How the Garcia Girls Lost Their Accents is a reflection of Julia Alvarez, the author’s life.  Many events in the story are reflected in Alvarez’s life, and the sisters are like her and her sisters (I think they are like her sisters).  Even though this book was quite interesting and extremely unique, the book was complicated and difficult to understand for many reasons. 

I didn't vote to read this book mostly because if its structure.  Its reverse chronological structure and short vignettes is extremely confusing for me, and I personally prefer different books to read.  Because of the reverse chronological story, the book starts with a scene in the middle of the Garcia girls' story of their journey from the Dominican Republic to the United States, and how they adapted to the different cultures.  Alvarez begins the story by saying,
"The old aunts lounge in the white wicker armchairs, flipping open their fans, snapping them shut.  Execpt that more of them are dressed in the greys and blacks of widowhood, the aunts seem little changed since five years ago when Yolanda was last on the Island...The cake is on its own table, the little cousins clustered around it, arguing over who will get what slice.  When their squabbles reach a certain mother-annoying level, they are called away by their nursemaids, who sit on stools at the far end of the patio, a phalanx of starched white uniforms."(1)
 Even though the great amount of detail used on the first page helps the readers visualize what is happening to the characters at the start of the book, it does not explain much about who Yolanda is, where this scene is occurring, and for what specific reason they are there.  From reading, the cake was island shaped, and I was confused about whether the party and cake was for Yolanda's birthday, or for a welcome back party, since Yolanda hadn't been on the Island "since five years ago."  To be honest, I'm still kind of confused about what the Island is.  I think "the Island" refers to the Dominican Republic, but I'm still not sure even after the group discussions.  I asked my group members and a few other friends and classmates about it, and they tell me that they are not sure either and that it is probably the Dominican Republic that it refers to.  As the story progresses, it is still hard to understand the different characters with the changing narrators and perspectives of the story that change between vignettes and even in the vignettes without an extremely clear indication of who the narrator is changing to, and when.  Because we do not know all of the characters like Chucha, the Garcia's Haitian maid who supposedly practiced voodoo and slept in a coffin, and had the only first person narrative in the story.

The book talks about Alvarez’s life in the Dominican Republic and her adjustment in the United States.  It portrays the many difficulties and destitution that she and her family faced as immigrants.  Unlike the Garcia girls, Alvarez was born in New York, New York, but moved back to the Dominican Republic when she was three months old.  In 1960, she and her family fled the Dominican Republic, and went back to the United States. Like the Garcia girls, Alvarez and her sisters were raised along their cousins, and were watched by their mother, maids, and aunts.

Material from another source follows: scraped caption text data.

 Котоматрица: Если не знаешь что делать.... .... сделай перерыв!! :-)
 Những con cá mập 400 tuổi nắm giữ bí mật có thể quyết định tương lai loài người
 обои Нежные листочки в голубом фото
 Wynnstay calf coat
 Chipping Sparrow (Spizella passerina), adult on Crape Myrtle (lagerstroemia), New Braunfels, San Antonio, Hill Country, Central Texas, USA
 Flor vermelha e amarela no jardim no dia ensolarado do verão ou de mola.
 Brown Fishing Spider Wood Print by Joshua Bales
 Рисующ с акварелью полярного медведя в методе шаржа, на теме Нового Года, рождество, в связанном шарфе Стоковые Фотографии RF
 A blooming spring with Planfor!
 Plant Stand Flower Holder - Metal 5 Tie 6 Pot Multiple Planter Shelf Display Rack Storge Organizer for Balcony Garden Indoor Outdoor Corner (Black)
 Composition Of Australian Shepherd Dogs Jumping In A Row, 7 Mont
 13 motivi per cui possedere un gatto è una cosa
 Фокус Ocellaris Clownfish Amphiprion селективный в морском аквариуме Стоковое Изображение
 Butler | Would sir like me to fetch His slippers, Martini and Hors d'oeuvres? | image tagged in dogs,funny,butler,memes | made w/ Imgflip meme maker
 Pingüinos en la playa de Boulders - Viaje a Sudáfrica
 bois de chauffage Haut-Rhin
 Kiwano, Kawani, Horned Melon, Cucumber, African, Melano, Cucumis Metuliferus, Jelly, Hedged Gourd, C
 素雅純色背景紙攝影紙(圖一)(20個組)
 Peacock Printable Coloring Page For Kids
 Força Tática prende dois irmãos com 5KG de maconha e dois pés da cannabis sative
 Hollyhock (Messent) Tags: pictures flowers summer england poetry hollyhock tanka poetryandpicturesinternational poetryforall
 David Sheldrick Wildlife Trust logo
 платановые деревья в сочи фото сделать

Sort of like Carlos, Yolanda’s father, Alvarez’s father was also in risk of being arrested or killed by the government in many different reasons.  Carlos was in risk because he resisted Trujillo's military dictatorship in the Dominican Republic, and because of his political activities, was forced to leave the Republic and escape to the United States. Alvarez’s father was involved in a plot to overthrow the dictator and military ruler of the Dominican Republic.  Because the plans were discovered, He had to flee the country with his family with the help of an American agent, and fled to New York, where they once lived.

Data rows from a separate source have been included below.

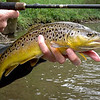 A lovely brown trout on Tenkara ~ what a great way to fish!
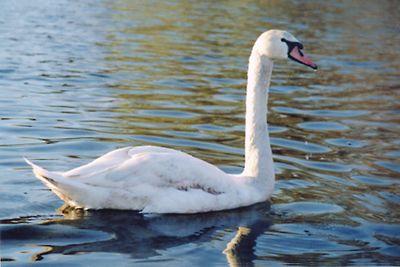 Swan on Spy Pond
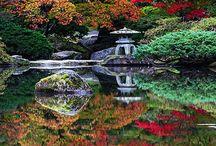 garden,nature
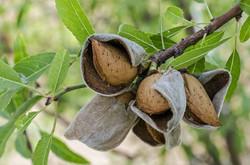 Almonds-in-split-hulls-ready-to-be-harve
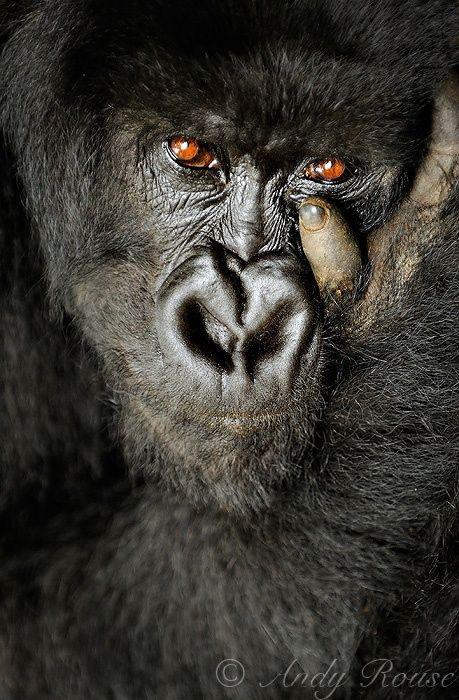 Wild eyes, Mountain gorilla and Eyes on Pinterest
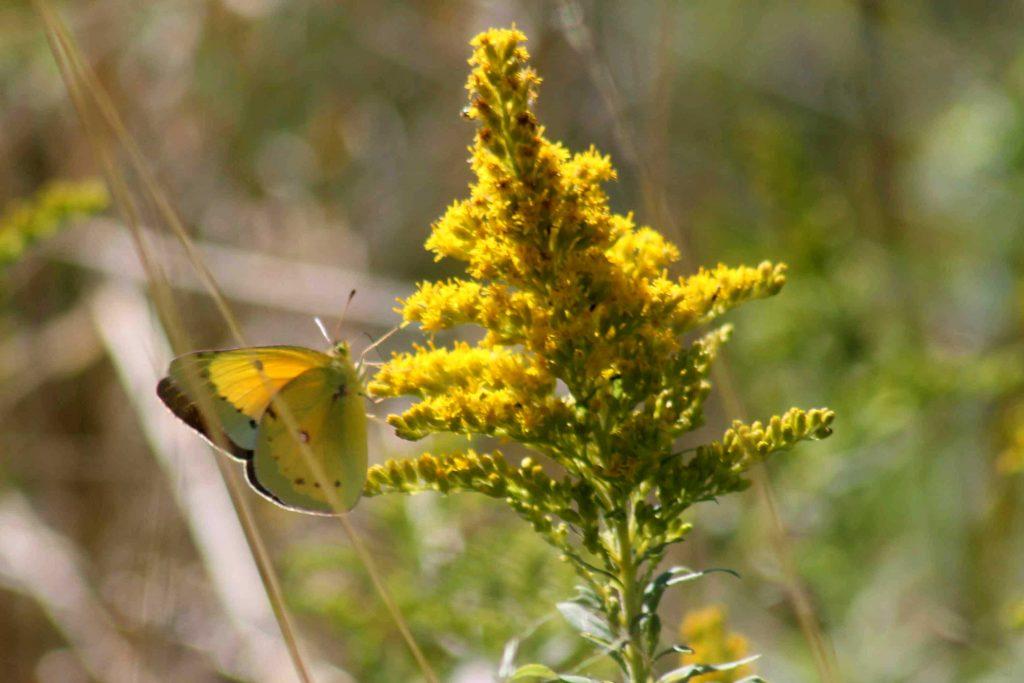 yellow-img_0174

Just like the Garcia girls, life in America was not like they imagined it to be.  The sisters and Alvarez missed their family in the Dominican Republic and the respect they had there, and didn’t feel like they fitted in with their thick Spanish accents.  They had little money, and struggled to live with the small amount of money that they held.  They all struggled to adapt to the new American environment, and the extremely diverse and different culture.

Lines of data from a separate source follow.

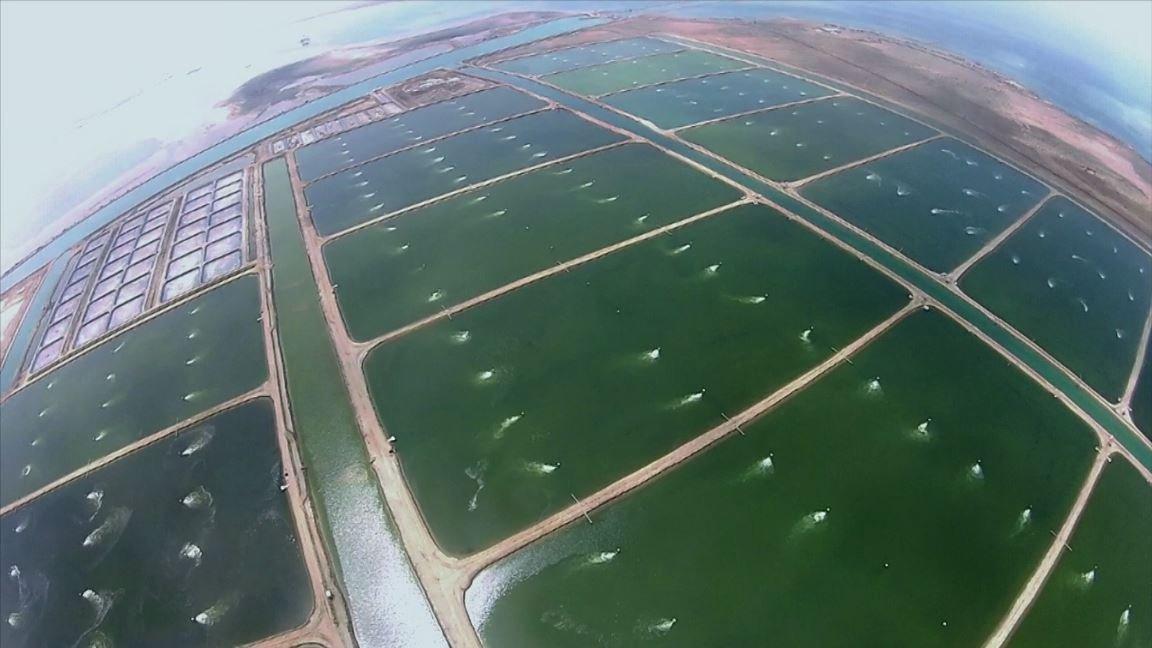 مزرعة سمك الروبيان على شاطئ بحر الليث РЫБА
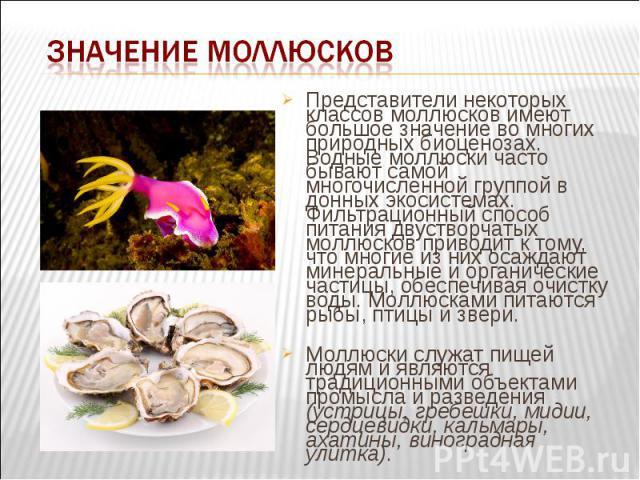 Представители некоторых классов моллюсков имеют большое значение во многих природных биоценозах. Водные моллюски часто бывают самой многочисленной группой в донных экосистемах. Фильтрационный способ питания двустворчатых моллюсков приводит к тому, ч…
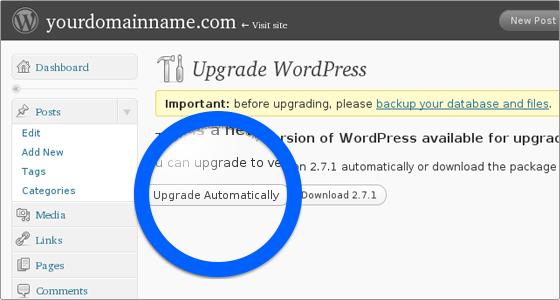 aggiornare wordpress automaticamente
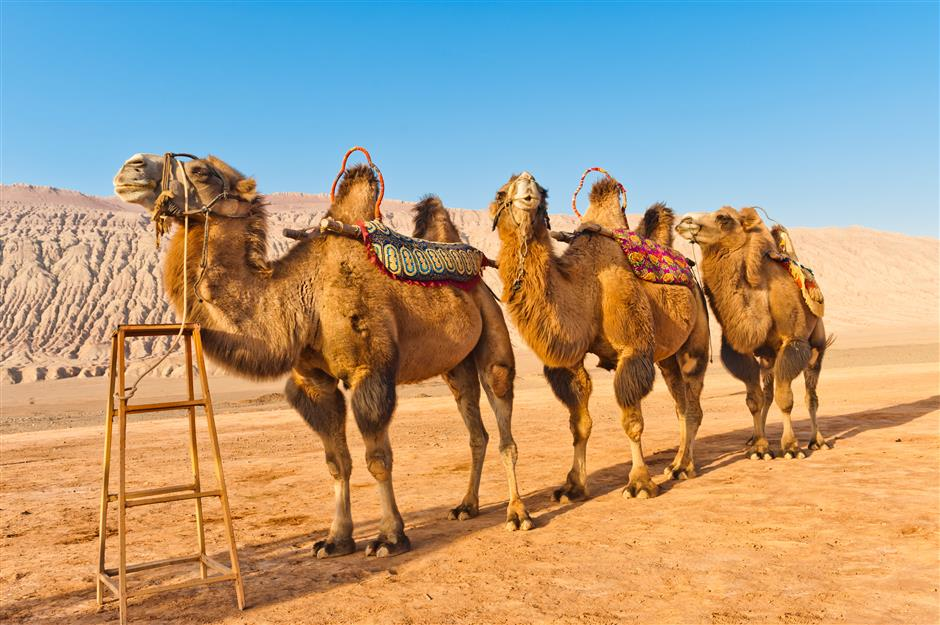 Direct flights from city to Xinjiang for summer travelers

A lot like Yolanda, Alvarez wrote poetry.  They both wrote, for Alvarez she wrote both poetry and stories, and enjoyed storytelling, especially ones that they made up on their own.  In their culture, Alvarez’s relatives criticized her for “lying,” because she didn’t tell the truth in her stories, but rather, made up things of her own.
Yolanda often wrote her poems alone and in the dark: "This was Yoyo's [Yolanda's] time to herself, after she finished her homework, while her sisters were still downstairs watching TV in the basement.  Hunched over her small desk, the overhead light turned off, her desk lamp poignantly lighting her only paper, the rest of the room in warm, soft, uncreated darkness, she wrote her secret poems in her new language" (136).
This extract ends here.